D: Once, around the turn of the century, I had a job escorting a group of people from Serbia, who were on a cultural mission.  Since they all spoke English, my job was to drive them from one meeting to the other, and we visited museums, opera houses, performance spaces, concerts, etc., all over the United States.  And I was getting paid for it.

  • Where do music and interpretation meet? Can they co-exist together?

D: In my life, music and interpreting balance each other out.  As a musician, a stage performer, I ride on my own ego, and I allow my creative side to manifest itself.  At the same time, as an interpreter, I have to put my ego in the back seat. I swallow my pride and keep on repeating what others have to say.
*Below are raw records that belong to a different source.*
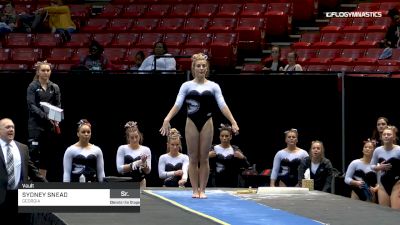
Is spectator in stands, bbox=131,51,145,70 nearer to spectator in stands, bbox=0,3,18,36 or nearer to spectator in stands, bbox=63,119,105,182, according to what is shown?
spectator in stands, bbox=63,119,105,182

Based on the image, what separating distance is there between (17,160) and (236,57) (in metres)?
8.19

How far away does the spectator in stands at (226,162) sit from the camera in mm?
14515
But, in both roles I am also a shaman.  A shaman’s job is to interpret the “other” world to those who do not see it or understand it.  As a musician, I interpret the world of the invisible, and as an interpreter I interpret cultures (and political opinions).

  • What advice would you give to an up and coming interpreter?

D: The same advice my supervisor gave to me on my first day of work.  He said, there are two types of interpreters in this world: amateurs and professionals.  Both make mistakes.  But amateurs, when they make their first mistake, they fall apart, they are done.  Professionals, on the other hand, also make mistakes, they also fall apart sometimes…. but they pick up at the beginning of the next sentence and move on.  No big deal.  Just keep going, don’t stop, and you’ll do fine.